Approach: One-on-one interviews were used to improve understanding of community stakeholders’ perspectives in their own words. FMPO was particularly interested in the effects of the fires on the region’s Navajo community, many of whom travel frequently across the routes closed by fires and fire-related flooding. Additionally, planners thought it would be valuable to assess evacuation readiness among Flagstaff’s nondriving residents, whether nondriving or car-free by choice.

Six interview participants were identified through the city of Flagstaff’s community forum, an online forum for civic engagement with more than 3,000 registered users. Participants were screened based on membership in populations of interest. Participants were interviewed via online videoconference and given a gift of a $25 gift card to thank them for their time.
Findings: All respondents were affected by wildfires to greater and lesser degrees. The consequences of those disasters were determined not just by the events themselves but by people’s pre-existing strengths and vulnerabilities, and the resources they had to use for coping with the consequences. For example, while salaried, white-collar workers experiencing a work travel disruption did not report losing income, low-income service workers were vulnerable to income loss. For Native American residents, the normally 90-minute trip from Tuba City, on the Navajo-Hopi reservation, to Flagstaff—where many Navajo Nation members go to work, access healthcare, or visit family—doubled in length or became impossible.

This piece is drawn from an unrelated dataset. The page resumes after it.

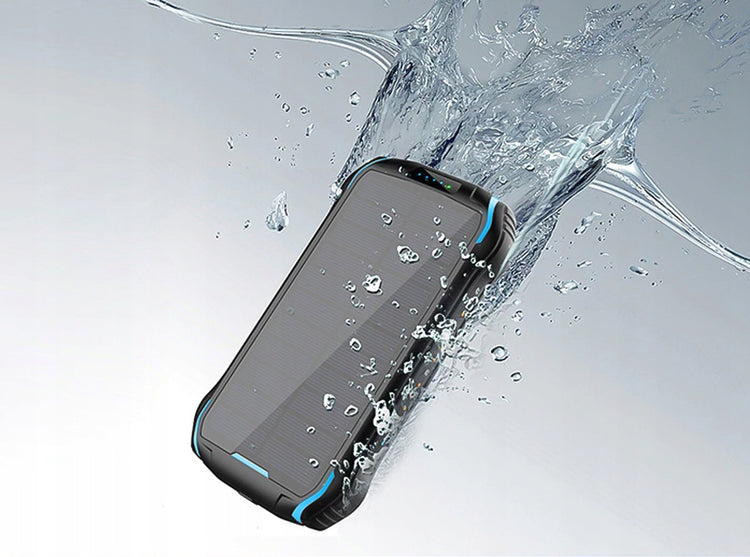 Išorinis akumuliatorius „Webski“, 33500 mAh
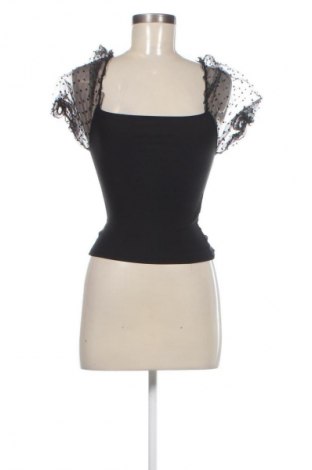 Dámska blúza Amisu, Veľkosť XS, Farba Čierna, Cena  6,95 €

Evacuation preparedness among vulnerable populations also was found to be worse than expected. As one nondriving resident put it, “I have a plan, and I’ve got my passport, and some cash and a jump bag and my bathroom set up so I can grab cleansing items on my way out the door, but I do not know how I would get out of here.”
For FMPO, the project gave a very real face to community needs and the effects of FMPO’s decisions. It replaced FMPO’s hunches about community needs with data. Additionally, FMPO made connections with community stakeholders. Leads were identified to work with a local stormwater mitigation organization and to connect with Flagstaff’s homeless community, who live in the wildfire-vulnerable national forest. Participants reacted to the experience positively. As one said, “There’s really been no one to speak to about this. So, them doing this kind of outreach? Let them know that I appreciate it.”